*Supplied information*.
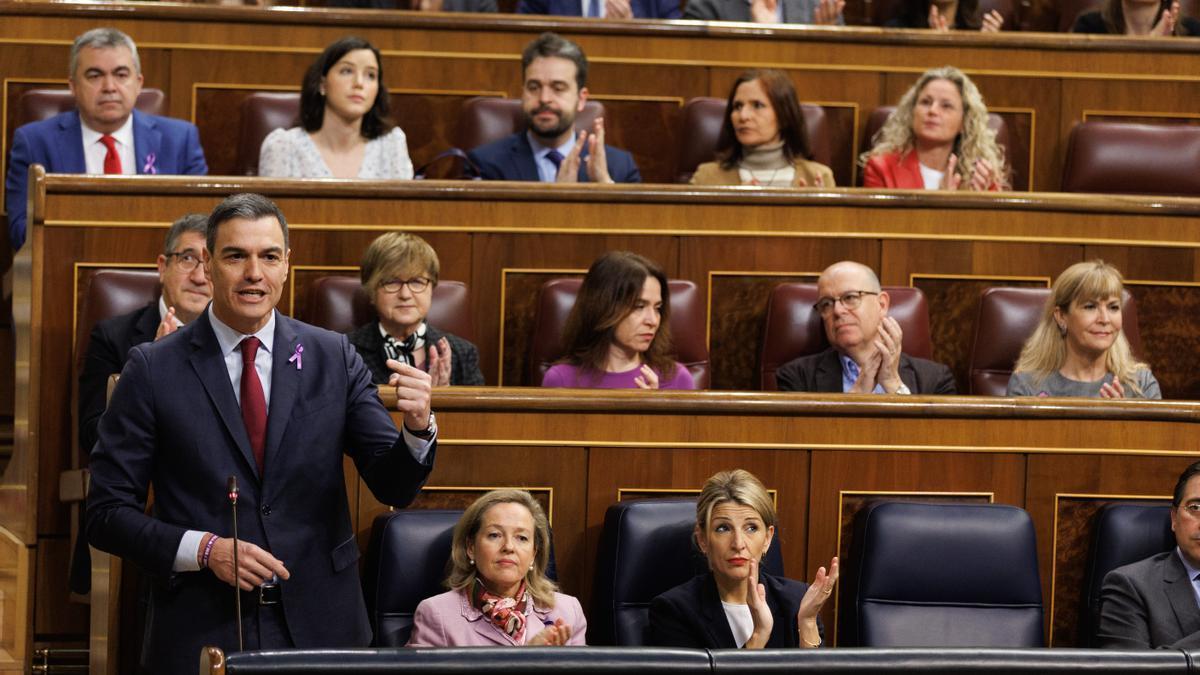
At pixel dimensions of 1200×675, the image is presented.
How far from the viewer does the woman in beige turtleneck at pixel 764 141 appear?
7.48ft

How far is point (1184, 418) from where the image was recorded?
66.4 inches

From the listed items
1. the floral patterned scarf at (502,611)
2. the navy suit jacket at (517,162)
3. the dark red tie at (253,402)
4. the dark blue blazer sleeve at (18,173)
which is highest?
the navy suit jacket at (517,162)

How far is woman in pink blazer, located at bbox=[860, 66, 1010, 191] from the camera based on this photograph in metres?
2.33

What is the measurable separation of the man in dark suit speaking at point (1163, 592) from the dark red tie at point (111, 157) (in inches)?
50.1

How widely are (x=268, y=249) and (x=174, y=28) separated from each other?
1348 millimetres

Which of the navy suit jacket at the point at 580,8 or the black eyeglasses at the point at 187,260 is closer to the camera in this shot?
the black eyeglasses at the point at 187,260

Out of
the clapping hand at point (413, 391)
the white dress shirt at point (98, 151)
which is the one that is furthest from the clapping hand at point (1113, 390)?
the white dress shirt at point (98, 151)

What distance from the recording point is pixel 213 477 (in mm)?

==

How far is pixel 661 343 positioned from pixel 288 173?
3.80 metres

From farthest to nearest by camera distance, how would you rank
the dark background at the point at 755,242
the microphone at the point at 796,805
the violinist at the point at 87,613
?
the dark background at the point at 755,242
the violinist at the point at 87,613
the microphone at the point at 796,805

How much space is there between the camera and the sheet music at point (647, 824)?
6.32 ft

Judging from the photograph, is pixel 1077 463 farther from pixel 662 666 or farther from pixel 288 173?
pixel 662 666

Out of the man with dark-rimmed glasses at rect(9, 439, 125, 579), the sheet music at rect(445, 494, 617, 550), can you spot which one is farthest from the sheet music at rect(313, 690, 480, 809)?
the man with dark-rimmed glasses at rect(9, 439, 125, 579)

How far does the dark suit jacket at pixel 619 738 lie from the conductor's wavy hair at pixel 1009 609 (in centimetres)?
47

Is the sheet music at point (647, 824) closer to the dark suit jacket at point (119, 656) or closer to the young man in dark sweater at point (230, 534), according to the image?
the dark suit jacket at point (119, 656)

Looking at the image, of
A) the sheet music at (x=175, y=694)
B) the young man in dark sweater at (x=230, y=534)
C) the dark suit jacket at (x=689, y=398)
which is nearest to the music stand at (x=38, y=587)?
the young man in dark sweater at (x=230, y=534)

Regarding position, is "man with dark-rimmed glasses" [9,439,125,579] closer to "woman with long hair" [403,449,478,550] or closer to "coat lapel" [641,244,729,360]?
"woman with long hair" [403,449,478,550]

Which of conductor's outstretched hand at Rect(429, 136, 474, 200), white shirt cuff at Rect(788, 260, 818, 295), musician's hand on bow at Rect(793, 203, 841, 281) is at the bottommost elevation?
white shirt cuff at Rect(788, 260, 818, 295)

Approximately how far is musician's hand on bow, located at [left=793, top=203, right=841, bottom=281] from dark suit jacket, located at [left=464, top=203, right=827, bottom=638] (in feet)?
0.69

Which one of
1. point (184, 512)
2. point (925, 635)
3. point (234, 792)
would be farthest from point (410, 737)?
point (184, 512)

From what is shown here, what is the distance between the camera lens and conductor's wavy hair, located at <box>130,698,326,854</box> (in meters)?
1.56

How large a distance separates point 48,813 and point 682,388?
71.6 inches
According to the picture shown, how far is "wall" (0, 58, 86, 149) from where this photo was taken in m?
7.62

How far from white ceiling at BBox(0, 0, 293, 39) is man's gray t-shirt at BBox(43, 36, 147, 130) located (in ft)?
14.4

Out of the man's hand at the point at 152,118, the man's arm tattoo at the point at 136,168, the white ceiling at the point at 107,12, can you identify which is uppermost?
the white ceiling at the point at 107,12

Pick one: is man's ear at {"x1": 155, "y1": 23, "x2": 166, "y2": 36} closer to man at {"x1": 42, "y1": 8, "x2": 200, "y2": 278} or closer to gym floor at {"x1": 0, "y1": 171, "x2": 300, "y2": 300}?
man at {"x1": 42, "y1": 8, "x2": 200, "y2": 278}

*Instructions to follow*. Locate every line in the records above that contains the string "inches" and copy each one. Case counts.

*Correct answer*.
66.4 inches
What is the measurable separation of the man in dark suit speaking at point (1163, 592) from the dark red tie at point (111, 157) (in inches)?
71.6 inches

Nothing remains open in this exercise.